When the domestic airline industry had ten or more major carriers, competition was a free-for-all, with carriers taking risks in adding planes and markets in hope of grabbing traffic from rivals. With just four big carriers, they can keep a close eye on each other and exercise capacity discipline. The underlying economic reality is that once the door on an airplane at the gate is closed, unsold seats become worthless. In business jargon, derived from the fish industry, this is called “sell it or smell it.” The inability to inventory the product puts a premium on selling the last few seats at whatever the market will bear. When there are a lot of carriers, there will be a temptation to go for those last remaining passengers (and remember that demand is elastic – when fares go down, more people decide to fly instead of drive, or take trips they wouldn’t take if fare were higher).
By resisting the impulse to add a lot of flights, airlines are able to charge higher average fares, keep empty seats to a minimum, and make a good return for shareholders. Having only three other major competitors to keep an eye on vastly simplifies the process of avoiding excess capacity additions. You don’t need to call airline x and say anything. Just stop adding a lot of planes and seats, and watch what the other three competitors are doing, market by market. This is very basic oligopoly behavior. And we have allowed an oligopoly to be merged into existence.
That said, the other 20% of the domestic market features a bunch of upstarts, including Frontier, Allegiant, Spirit, and Alaska, who play by a different set of rules, and who are generally gaining market share. Alaska is a special case, and I may write about it separately, but the other three are known in the industry as ULCC – ultra low cost carriers, who charge very low fares, pay their staff less than the majors, and charge for everything. On Frontier, you pay a buck for water and must pay for carry-on baggage, for instance, as well as for reserving a seat.
It is almost certainly too late to undo the mergers. And unless the airlines have been unbelievably stupid, I don’t think the feds will find any evidence of overt collusion. So I doubt that this probe will go any farther. But it will make headlines, and allow pols like Sen. Chuck Schumer to denounce ruthless capitalists, and impose a lot of legal fees on the carriers.
Meanwhile, airlines like Allegiant, Spirit, and Frontier will continue to pick up market share.

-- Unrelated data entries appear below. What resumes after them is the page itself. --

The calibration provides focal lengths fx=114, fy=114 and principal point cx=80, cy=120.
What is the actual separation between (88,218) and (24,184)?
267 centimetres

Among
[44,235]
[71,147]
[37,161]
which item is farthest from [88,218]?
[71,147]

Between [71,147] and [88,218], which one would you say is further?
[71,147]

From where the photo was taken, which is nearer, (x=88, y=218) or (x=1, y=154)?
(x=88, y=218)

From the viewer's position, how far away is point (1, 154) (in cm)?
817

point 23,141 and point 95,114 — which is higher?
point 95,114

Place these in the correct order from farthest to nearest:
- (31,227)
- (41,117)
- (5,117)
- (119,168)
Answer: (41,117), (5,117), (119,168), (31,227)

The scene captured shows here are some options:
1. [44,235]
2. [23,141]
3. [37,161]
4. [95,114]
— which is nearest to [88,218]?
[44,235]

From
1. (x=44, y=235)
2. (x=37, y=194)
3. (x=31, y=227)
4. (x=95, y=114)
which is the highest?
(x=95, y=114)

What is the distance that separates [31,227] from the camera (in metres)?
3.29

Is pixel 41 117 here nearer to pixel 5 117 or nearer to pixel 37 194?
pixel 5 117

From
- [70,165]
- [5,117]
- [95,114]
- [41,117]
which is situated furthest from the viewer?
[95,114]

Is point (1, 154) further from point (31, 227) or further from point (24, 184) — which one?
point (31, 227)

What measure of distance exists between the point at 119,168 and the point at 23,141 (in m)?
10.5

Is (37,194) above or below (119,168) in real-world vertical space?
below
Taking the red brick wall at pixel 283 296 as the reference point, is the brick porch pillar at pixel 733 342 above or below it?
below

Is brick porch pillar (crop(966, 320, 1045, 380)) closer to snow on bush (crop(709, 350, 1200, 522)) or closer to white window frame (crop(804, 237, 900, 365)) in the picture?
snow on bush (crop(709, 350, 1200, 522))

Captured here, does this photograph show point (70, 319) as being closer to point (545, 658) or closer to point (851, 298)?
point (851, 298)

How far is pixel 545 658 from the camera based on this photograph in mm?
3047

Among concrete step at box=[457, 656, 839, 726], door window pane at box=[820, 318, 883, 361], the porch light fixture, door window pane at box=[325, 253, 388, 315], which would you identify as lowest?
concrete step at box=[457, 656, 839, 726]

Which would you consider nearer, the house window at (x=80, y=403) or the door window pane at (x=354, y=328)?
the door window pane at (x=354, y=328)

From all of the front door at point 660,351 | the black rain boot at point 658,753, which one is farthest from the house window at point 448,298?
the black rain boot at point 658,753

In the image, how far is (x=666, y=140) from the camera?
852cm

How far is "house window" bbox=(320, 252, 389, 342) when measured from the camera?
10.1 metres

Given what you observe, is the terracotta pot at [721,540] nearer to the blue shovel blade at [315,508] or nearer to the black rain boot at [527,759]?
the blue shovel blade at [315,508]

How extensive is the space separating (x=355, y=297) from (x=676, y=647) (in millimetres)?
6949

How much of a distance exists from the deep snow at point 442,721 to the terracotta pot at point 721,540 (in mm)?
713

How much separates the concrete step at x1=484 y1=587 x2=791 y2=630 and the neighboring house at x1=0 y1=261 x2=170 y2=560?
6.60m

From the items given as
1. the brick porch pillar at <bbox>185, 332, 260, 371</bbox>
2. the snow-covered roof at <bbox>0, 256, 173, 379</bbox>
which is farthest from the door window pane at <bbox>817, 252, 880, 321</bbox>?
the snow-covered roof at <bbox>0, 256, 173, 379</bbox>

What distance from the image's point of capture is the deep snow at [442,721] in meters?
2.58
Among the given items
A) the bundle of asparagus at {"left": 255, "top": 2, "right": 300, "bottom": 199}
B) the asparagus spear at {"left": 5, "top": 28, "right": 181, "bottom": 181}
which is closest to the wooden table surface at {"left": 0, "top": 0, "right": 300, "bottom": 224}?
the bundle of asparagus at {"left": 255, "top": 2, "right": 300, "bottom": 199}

I am old enough to have enjoyed what some call the golden age of air travel. On average, almost half the seats were empty. Staff were paid well. Meals were even okay. But I also remember that fares were about the same as today, not in inflation-adjusted dollars, but in absolute dollars. Sometimes even more. Oh, and the airline industry was overall quite unprofitable.
I mourn the loss of all the vanished names of the airline industry: Continental, Northwest, U.S. Airways, TWA, even Braniff (which flamed out in a misbegotten expansion) and even more ancient carriers like Northeast. If the DoJ wanted a non-oligopolistic industry, it should have stopped the last round of mergers. Looking for collusion now is like closing the barn door after the horses have left.